* Work task 1: In the medical research summaries below, rewrite the paragraph beginning "Serum uric acid has been consistently described" as a bulleted list that keeps its main facts.
* Work task 2: According to the medical research summaries below, which journal reported the association between higher BMI and elevated serum cystatin C?

* Text for analysis:
[Start of Attachment]

Heads Up: June 12, 2008

Risk Factors for Severe Hyperbilirubinemia Among Infants With Borderline Bilirubin Levels: A Nested Case-Control Study

Results of a new study in the Journal of Pediatrics illustrate factors physicians should consider when faced with treating infants whose total serum bilirubin (TSB) levels lie within a few mg/dL of the American Academy of Pediatrics age-specific phototherapy threshold, and may be at risk for hyperbilirubinemia. Scientists at the University of California-San Francisco analyzed data from 62 infant cases and 248 infant controls with TSB between 17 and 22.9 mg/dL at 48 hours or longer after birth. They observed that the strongest predictors of TSB ≥ 25 mg/dL were gestational age, bruising, family history of jaundice, and rapid rise in TSB. A TSB increase of ≥ 6mg/dL/day doubled the risk of developing severe hyperbilirubinemia. They also saw that phototherapy was highly effective in preventing TSB.

Serum Uric Acid Is An Independent Predictor for All Major Forms of Cardiovascular Death in 28,613 Elderly Women: A Prospective 21-Year Follow-Up Study

Serum uric acid has been consistently described as a correlate for the development and progression of cardiovascular disease, but its role as a risk factor is controversial. Now, results of a recent study published in the International Journal of Cardiology suggest that serum uric acid is an independent predictor for all major forms of death from cardiovascular disease in elderly, postmenopausal women.  A multicenter team of researchers collected data from 28,613 Austrian women who had participated in the Vorarlberg Health Monitoring & Promotion Program. Their mean age was 62.3 years and they were followed for a median of 15.2 years. Serum uric acid in the highest quartile (≥5.41 mg/dL) was significantly associated with mortality from total cardiovascular disease. In subgroup analyses, serum uric acid was independently predictive for deaths from acute, subacute, and chronic forms of coronary heart disease. Serum uric acid also was significantly related to fatal congestive heart failure and stroke.

Overweight, Obesity, and Elevated Serum Cystatin C Levels in Adults in the United States

A significant percentage of U.S. adults are affected by excess weight and obesity, and associations between body mass index (BMI) and chronic kidney disease are being noted. Epidemiologic studies using biomarkers of early kidney disease—such as serum cystatin C—provide an opportunity to address this association. Looking at cross-sectional data from NHANES III researchers from Mt. Sinai School of Medicine (New York, N.Y.), the Framingham Heart Study (Framingham, Mass.), and Brigham and Women’s Hospital and Harvard Medical School (Boston, Mass.) reported in The American Journal of Medicine that a strong graded association exists between higher BMI and elevated serum cystatin C. They report that further research is needed to determine if reducing BMI can lower elevated serum cystatin C and prevalence of subsequent kidney and end-stage renal disease.

[End of Attachment]

* Provided data:
[Start of Attachment]

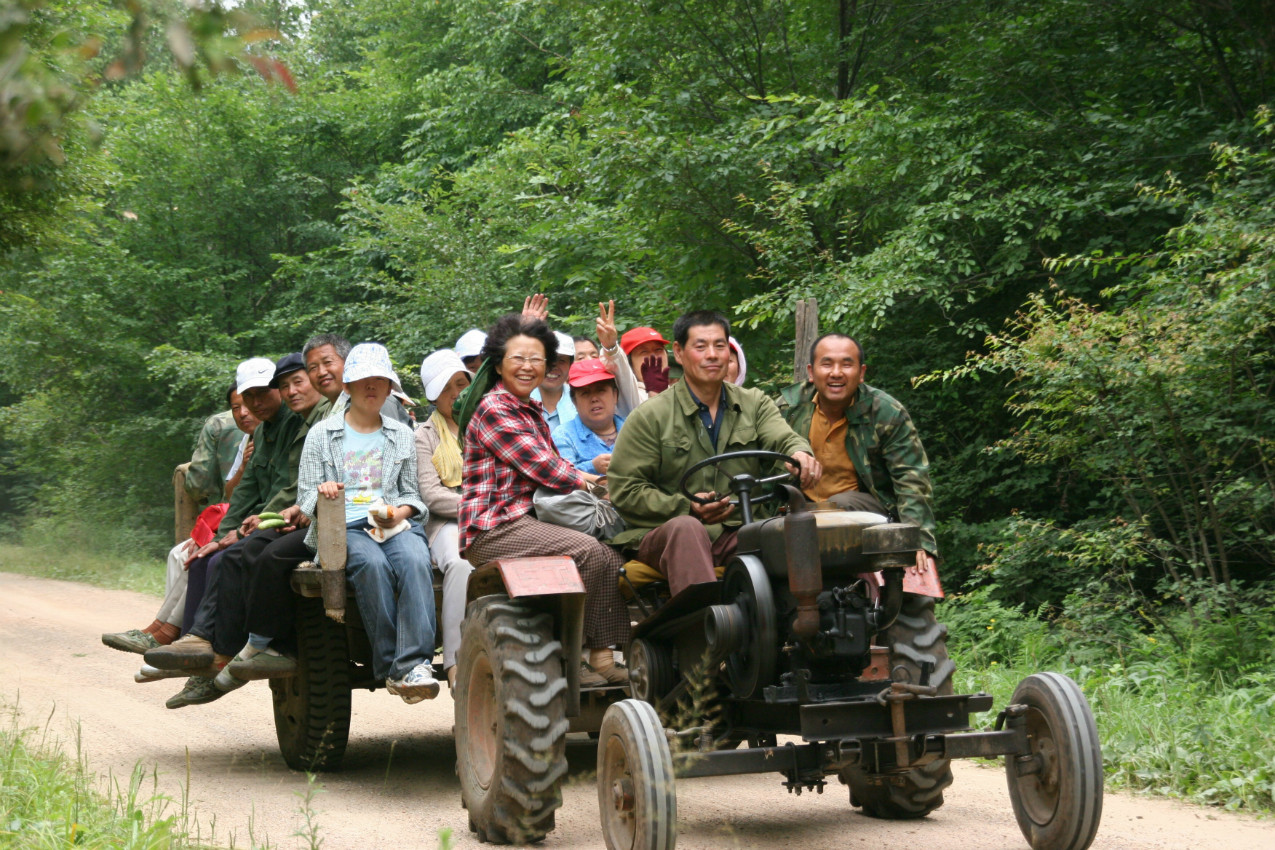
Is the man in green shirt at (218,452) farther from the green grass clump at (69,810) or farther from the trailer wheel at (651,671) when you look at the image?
the trailer wheel at (651,671)

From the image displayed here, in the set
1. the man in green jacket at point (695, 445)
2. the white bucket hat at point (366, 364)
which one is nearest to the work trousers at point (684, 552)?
the man in green jacket at point (695, 445)

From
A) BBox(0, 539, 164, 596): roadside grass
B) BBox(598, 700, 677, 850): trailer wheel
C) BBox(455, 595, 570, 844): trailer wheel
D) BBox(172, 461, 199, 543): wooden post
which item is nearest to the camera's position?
BBox(598, 700, 677, 850): trailer wheel

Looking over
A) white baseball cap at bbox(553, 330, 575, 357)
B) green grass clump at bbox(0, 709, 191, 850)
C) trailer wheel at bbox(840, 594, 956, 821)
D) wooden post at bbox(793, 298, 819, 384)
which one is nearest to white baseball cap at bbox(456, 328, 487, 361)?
white baseball cap at bbox(553, 330, 575, 357)

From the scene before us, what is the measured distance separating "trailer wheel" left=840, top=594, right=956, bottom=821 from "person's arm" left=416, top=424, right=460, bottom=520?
2.65 metres

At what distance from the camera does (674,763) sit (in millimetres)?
4414

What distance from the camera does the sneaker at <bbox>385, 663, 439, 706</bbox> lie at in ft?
19.3

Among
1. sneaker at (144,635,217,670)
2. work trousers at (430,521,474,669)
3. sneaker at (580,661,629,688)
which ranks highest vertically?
work trousers at (430,521,474,669)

[End of Attachment]

* Your response 1:
- Serum uric acid is a consistent correlate of the development and progression of cardiovascular disease, but its role as a risk factor is controversial.
- A study in the International Journal of Cardiology suggests it independently predicts all major forms of cardiovascular death in elderly, postmenopausal women.
- The data came from 28,613 Austrian women in the Vorarlberg Health Monitoring & Promotion Program. Their mean age was 62.3 years, and the median follow-up was 15.2 years.
- Serum uric acid in the highest quartile (≥5.41 mg/dL) was significantly associated with total cardiovascular mortality.
- It independently predicted deaths from acute, subacute, and chronic coronary heart disease.
- It was also significantly related to fatal congestive heart failure and stroke.

* Your response 2: The American Journal of Medicine.